→ **TASK TO CARRY OUT**
Please copy out all of the rows below, substituting "still water" for every occurrence of "calm water" and keeping everything else unchanged.

+ + +

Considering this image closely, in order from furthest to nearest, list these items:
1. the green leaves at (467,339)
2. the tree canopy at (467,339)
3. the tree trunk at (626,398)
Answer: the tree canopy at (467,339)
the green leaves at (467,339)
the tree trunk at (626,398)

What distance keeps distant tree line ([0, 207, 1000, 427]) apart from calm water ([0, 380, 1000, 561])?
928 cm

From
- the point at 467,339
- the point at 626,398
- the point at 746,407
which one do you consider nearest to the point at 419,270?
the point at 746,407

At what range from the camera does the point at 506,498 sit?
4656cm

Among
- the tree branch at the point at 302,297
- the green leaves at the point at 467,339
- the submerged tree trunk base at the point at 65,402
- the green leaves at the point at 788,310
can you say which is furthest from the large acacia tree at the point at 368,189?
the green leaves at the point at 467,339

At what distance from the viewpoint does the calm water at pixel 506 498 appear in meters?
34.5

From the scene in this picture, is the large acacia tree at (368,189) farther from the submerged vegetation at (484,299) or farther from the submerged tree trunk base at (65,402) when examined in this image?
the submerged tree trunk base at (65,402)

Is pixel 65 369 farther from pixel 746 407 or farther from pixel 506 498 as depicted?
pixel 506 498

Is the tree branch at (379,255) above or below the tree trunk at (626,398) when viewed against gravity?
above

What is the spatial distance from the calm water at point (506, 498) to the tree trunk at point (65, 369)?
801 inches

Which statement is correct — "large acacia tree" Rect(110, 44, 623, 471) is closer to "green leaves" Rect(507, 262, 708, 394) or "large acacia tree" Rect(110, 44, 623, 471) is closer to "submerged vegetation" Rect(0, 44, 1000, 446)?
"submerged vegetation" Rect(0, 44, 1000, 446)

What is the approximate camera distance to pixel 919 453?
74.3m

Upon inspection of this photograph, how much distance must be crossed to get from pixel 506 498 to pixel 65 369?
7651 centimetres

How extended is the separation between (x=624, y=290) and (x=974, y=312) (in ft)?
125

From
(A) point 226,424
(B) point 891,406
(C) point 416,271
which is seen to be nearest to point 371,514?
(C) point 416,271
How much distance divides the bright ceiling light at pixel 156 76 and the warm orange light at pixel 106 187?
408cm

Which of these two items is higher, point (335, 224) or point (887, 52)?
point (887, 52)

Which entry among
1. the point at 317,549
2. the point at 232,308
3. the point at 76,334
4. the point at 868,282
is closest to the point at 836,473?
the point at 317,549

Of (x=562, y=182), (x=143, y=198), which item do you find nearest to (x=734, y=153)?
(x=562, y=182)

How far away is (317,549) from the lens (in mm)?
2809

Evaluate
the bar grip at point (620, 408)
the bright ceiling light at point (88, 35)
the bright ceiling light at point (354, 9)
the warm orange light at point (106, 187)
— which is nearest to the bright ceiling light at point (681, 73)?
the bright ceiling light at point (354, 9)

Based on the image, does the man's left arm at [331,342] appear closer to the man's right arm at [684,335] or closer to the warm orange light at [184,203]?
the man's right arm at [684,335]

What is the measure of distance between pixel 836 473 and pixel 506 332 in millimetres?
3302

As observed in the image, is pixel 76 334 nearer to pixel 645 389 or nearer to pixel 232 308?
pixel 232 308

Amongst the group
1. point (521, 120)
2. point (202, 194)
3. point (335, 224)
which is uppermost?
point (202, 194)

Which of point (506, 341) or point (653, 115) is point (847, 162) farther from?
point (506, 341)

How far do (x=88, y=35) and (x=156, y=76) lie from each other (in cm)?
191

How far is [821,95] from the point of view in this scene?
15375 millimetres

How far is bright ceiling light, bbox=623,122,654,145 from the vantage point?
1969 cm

+ + +

→ **RESULT OF THE TASK**
Considering this image closely, in order from furthest to nearest, list these items:
1. the green leaves at (467,339)
2. the tree canopy at (467,339)
3. the tree trunk at (626,398)
Answer: the tree canopy at (467,339)
the green leaves at (467,339)
the tree trunk at (626,398)

What distance keeps distant tree line ([0, 207, 1000, 427]) apart from still water ([0, 380, 1000, 561])?
928 cm

From
- the point at 467,339
- the point at 626,398
- the point at 746,407
which one do you consider nearest to the point at 419,270?
the point at 746,407

At what range from the camera does the point at 506,498 sit?
4656cm

Among
- the tree branch at the point at 302,297
- the green leaves at the point at 467,339
- the submerged tree trunk base at the point at 65,402
- the green leaves at the point at 788,310
can you say which is furthest from the large acacia tree at the point at 368,189?
the green leaves at the point at 467,339

At what distance from the viewpoint does the still water at pixel 506 498 appear in meters?
34.5

From the scene in this picture, is the large acacia tree at (368,189) farther from the submerged vegetation at (484,299) or farther from the submerged tree trunk base at (65,402) when examined in this image?
the submerged tree trunk base at (65,402)

Is pixel 65 369 farther from pixel 746 407 or farther from pixel 506 498 as depicted?
pixel 506 498

Is the tree branch at (379,255) above or below the tree trunk at (626,398) when viewed against gravity?
above

What is the spatial distance from the still water at point (506, 498) to the tree trunk at point (65, 369)?
801 inches

Which statement is correct — "large acacia tree" Rect(110, 44, 623, 471) is closer to "green leaves" Rect(507, 262, 708, 394) or "large acacia tree" Rect(110, 44, 623, 471) is closer to "submerged vegetation" Rect(0, 44, 1000, 446)?
"submerged vegetation" Rect(0, 44, 1000, 446)

What is the approximate camera distance to pixel 919 453?
74.3m

Upon inspection of this photograph, how much distance must be crossed to get from pixel 506 498 to pixel 65 369?
7651 centimetres

How extended is the separation between (x=624, y=290) and (x=974, y=312) (in ft)?
125

From
(A) point 226,424
(B) point 891,406
(C) point 416,271
which is seen to be nearest to point 371,514?
(C) point 416,271
How much distance divides the bright ceiling light at pixel 156 76 and the warm orange light at pixel 106 187?
408cm

Which of these two items is higher, point (335, 224) or point (887, 52)?
point (887, 52)

Which entry among
1. the point at 317,549
2. the point at 232,308
3. the point at 76,334
4. the point at 868,282
is closest to the point at 836,473?
the point at 317,549

Of (x=562, y=182), (x=143, y=198), which item do you find nearest to (x=734, y=153)?
(x=562, y=182)

How far away is (317,549) from the lens (in mm)?
2809

Evaluate
the bar grip at point (620, 408)
the bright ceiling light at point (88, 35)
the bright ceiling light at point (354, 9)
the warm orange light at point (106, 187)
— which is nearest to the bright ceiling light at point (681, 73)?
the bright ceiling light at point (354, 9)

Based on the image, does the man's left arm at [331,342] appear closer to the man's right arm at [684,335] or closer to the warm orange light at [184,203]?
the man's right arm at [684,335]

What is the measure of distance between pixel 836 473 and pixel 506 332 in millimetres?
3302

As observed in the image, is pixel 76 334 nearer to pixel 645 389 or nearer to pixel 232 308?
pixel 232 308

Amongst the group
1. point (521, 120)
2. point (202, 194)
3. point (335, 224)
which is uppermost?
point (202, 194)

Which of point (506, 341) or point (653, 115) is point (847, 162) farther from?
point (506, 341)

How far do (x=88, y=35) and (x=156, y=76) lie from each other (in cm)?
191

How far is [821,95] from the point of view in this scene?
15375 millimetres

How far is bright ceiling light, bbox=623,122,654,145 from the vantage point?
1969 cm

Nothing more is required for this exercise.